Cate Blanchett for Blue Jasmine
Amy Adams for American Hustle
Judi Dench for Philomena
Sandra Bullock for Gravity
Meryl Streep for August: Osage County
Forecast Formula: No one can touch Cate Blanchett this year – she’s been awarded the Best Actress trophy at every turn. Her previous wins, and the unbelievable skill she brought to Blue Jasmine, make her one of this year’s Oscar sure things with a 96.44% chance of a win. Dench has been nominated several times without a win, but that’s unlikely to have swayed voters this time.
Jared Leto for Dallas Buyers Club
Barkhad Abdi for Captain Phillips
Jonah Hill for The Wolf of Wall Street
Bradley Cooper for American Hustle
Michael Fassbender for 12 Years a Slave
Forecast Formula: Newcomer Abdi surprised some when he won the BAFTA, but Leto is SSN’s frontrunner for his work in Dallas Buyers Club due to his Golden Globe and SAG wins. Back in the fall, Fassbender seemed like he had it in the bag, but he decided not to campaign, which may have hurt his chances. Leto has been on fire this awards season, so we’re betting that continues on Sunday.

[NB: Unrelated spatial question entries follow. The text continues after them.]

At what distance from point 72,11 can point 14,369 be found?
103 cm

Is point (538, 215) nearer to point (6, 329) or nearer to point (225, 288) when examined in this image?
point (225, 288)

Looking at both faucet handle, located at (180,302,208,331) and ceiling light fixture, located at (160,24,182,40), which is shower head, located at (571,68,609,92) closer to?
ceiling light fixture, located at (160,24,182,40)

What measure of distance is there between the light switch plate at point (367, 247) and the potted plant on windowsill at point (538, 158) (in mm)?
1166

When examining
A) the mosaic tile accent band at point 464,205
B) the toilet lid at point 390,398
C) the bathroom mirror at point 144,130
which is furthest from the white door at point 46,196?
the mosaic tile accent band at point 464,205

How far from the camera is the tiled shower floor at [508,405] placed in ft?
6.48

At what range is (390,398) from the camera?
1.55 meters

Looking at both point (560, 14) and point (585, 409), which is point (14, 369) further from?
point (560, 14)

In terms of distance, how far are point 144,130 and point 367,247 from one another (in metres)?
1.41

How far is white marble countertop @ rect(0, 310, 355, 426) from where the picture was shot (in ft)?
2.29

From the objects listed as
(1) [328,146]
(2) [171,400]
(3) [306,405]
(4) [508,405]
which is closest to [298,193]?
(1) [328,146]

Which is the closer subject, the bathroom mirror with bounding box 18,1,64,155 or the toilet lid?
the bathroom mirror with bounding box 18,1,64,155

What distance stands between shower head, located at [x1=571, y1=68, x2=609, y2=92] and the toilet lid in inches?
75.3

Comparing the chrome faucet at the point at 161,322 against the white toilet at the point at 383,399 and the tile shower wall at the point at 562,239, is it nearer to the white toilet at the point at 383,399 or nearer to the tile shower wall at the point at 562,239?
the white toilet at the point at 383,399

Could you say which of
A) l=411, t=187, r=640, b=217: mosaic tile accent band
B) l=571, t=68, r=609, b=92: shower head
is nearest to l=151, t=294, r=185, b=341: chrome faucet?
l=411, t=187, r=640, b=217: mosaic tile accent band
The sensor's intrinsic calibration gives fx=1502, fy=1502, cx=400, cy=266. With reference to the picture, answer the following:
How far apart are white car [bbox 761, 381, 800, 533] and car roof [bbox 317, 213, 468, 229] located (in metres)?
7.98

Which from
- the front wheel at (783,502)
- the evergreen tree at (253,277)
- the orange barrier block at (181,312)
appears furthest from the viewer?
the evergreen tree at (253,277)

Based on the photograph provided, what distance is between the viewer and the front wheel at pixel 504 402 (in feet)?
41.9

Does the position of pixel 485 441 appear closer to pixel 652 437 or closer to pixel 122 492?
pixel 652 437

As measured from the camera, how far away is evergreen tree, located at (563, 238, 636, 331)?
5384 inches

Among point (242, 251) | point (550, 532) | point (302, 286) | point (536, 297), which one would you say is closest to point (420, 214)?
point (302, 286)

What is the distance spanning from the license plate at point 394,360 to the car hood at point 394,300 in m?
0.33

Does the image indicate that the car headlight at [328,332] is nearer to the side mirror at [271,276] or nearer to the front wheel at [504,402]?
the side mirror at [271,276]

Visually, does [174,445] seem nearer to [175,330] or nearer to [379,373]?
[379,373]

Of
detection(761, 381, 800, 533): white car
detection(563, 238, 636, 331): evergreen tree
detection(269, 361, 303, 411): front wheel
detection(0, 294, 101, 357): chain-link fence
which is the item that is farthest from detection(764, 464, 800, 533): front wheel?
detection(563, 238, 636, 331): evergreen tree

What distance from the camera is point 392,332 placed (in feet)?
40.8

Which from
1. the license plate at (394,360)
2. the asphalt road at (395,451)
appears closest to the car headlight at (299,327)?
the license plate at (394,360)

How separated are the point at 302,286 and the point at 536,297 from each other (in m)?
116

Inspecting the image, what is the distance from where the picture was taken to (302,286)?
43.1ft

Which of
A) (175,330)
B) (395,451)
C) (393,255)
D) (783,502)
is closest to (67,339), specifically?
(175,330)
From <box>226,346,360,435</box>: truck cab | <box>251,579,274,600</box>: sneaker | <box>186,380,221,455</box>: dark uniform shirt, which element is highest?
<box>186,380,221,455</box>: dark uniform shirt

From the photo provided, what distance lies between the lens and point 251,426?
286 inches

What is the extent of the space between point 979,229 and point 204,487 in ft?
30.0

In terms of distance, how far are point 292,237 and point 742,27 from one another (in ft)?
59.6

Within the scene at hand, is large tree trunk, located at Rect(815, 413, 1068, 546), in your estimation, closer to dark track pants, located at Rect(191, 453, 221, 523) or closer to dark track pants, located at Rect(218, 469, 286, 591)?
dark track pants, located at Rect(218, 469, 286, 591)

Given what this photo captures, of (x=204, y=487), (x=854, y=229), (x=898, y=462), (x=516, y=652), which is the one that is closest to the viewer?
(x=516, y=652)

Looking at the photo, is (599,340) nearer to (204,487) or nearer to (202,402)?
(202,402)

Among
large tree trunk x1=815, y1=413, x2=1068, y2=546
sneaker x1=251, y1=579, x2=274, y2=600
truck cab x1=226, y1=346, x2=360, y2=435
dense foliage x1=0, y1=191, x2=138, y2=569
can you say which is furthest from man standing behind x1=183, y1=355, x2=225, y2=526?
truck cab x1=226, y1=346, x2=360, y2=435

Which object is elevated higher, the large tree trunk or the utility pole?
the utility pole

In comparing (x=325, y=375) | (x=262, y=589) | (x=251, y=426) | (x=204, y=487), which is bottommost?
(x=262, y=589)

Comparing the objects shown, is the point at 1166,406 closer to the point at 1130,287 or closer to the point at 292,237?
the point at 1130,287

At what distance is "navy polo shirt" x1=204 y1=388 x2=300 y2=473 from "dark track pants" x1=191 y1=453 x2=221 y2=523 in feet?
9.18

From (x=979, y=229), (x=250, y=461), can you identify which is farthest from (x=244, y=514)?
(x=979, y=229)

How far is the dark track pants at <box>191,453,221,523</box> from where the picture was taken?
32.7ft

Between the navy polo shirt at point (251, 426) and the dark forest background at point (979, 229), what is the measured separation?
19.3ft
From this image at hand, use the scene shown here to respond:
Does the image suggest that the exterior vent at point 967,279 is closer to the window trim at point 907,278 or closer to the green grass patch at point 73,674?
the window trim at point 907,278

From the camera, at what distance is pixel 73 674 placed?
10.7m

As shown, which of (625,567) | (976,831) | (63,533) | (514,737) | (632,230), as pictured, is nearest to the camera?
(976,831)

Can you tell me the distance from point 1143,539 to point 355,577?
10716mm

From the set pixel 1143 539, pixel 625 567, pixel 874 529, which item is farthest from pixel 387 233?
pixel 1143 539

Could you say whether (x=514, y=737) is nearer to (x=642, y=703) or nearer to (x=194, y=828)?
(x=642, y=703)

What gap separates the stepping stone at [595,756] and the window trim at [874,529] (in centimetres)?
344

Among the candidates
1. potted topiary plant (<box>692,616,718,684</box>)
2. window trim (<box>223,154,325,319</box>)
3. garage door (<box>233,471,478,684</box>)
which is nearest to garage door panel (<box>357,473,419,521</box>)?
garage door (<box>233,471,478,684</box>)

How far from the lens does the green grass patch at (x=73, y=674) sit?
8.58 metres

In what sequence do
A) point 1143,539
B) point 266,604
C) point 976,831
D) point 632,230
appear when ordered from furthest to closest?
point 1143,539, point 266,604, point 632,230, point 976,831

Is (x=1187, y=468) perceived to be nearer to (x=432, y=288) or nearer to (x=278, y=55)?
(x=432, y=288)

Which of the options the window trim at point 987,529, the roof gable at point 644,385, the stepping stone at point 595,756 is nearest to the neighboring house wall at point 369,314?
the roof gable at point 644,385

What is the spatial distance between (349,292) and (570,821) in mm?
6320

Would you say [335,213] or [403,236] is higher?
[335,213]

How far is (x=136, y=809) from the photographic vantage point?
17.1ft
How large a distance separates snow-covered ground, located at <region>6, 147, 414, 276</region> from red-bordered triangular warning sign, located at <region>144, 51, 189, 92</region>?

Jennifer Lawrence for American Hustle
Lupita Nyong’o for 12 Years a Slave
June Squibb for Nebraska
Julia Roberts for August: Osage County
Sally Hawkins for Blue Jasmine
Forecast Formula: Historically speaking the Supporting Actress category is more of a popularity contest and in that light, media darling Jennifer Lawrence has surged ahead of newcomer Lupita Nyong’o. Even though Nyong’o took home the SAG Award for Best Supporting Actress, that award didn’t prove a high factor in determining this winner. Rather the populist awards like the Golden Globes and the Critics Awards in New York, Toronto and San Francisco, all of which Jennifer Lawrence won, are better determiners for this category. Lawrence has a 98.9 percent chance of winning the Oscar, leaving Nyong’o with only 0.8 percent. It looks like Lawrence will be giving another speech.
Dallas Buyers Club
Forecast Formula: According to the Formula, the screenplay categories are the most competitive. Of Her’s five Oscar nominations, it seems most likely that it will take home the Best Original Screenplay Award for writer Spike Jonze. It won the Golden Globe, the WGA Award, and a slew of critic association awards. David O. Russell and Eric Warren Singer’s American Hustle definitely picked up some momentum when it nabbed the BAFTA for Best Original Screenplay recently, but Her still has a 63.6% probability of winning this weekend, over American Hustle, Nebraska, Dallas Buyers Club, and Woody Allen’s Blue Jasmine.
12 Years a Slave
The Wolf of Wall Street
Forecast Formula: Again, this category is highly competitive, but for Adapted Screenplay, the Golden Globes and the WGA Awards have a big impact. We also considered the other Academy Awards the movies were nominated for, such as Best Picture and Best Editing, which show a respect for the script. Steve Coogan and Jeff Pope’s Philomena recently took home the BAFTA, but Billy Ray is the definite frontrunner for Captain Phillips with an 84.2% chance of a win since it took home the WGA prize.